** Opening PASSAGE PROVIDED block **

No decent framework currently - just a bunch of individual files either inherited from GotoBLAS or inspired by those. Run make in the benchmark directory, and then execute one of the generated *.goto files with optional arguments of initial dimension, final dimension, step size, e.g. dlinpack.goto 1000 10000 50 to get a simple printout of problem size vs. MFlops to feed into e.g. gnuplot. The scripts subdirectory contains similarly trivial scripts for python,octave and r

Dec 30 '20 15:12 martin-frbg

I've run the benchmark suite on OpenBLAS (develop branch) compiled for:

arm64 / VORTEX with LLVM shipped with Big Sur
x86_64 using homebrew's gcc-10 toolchain and run using Rosetta. These tests were run twice in order to cache the translation.

For comparison, I've included results for veclib, where these benchmarks compiled cleanly. Many did not and some tests segfaulted.

** Closing PASSAGE PROVIDED block **

THINGS TO DO ▸
• A. In the forum excerpt, turn the paragraph that starts "No decent framework currently" into a short bulleted list that keeps its main facts.
• B. According to the forum excerpt, which toolchain was used to build the x86_64 version of OpenBLAS?

** Opening GIVEN DATA block **

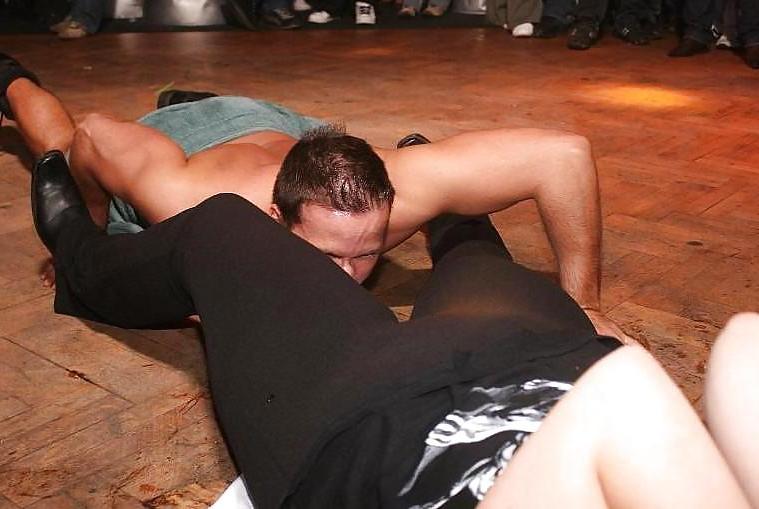 25P Real Male Stipp Party (CFNM)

** Closing GIVEN DATA block **

ANSWERS GIVEN ▸
• A.
- There is no proper benchmark framework, only separate files taken from GotoBLAS or modeled on it.
- Run make in the benchmark directory.
- Run one of the generated *.goto files. It can take an initial dimension, a final dimension, and a step size, for example: dlinpack.goto 1000 10000 50.
- The output is a plain printout of problem size vs. MFlops that can be fed into a tool such as gnuplot.
- The scripts subdirectory holds equally simple scripts for python, octave, and r.

• B. Homebrew's gcc-10 toolchain.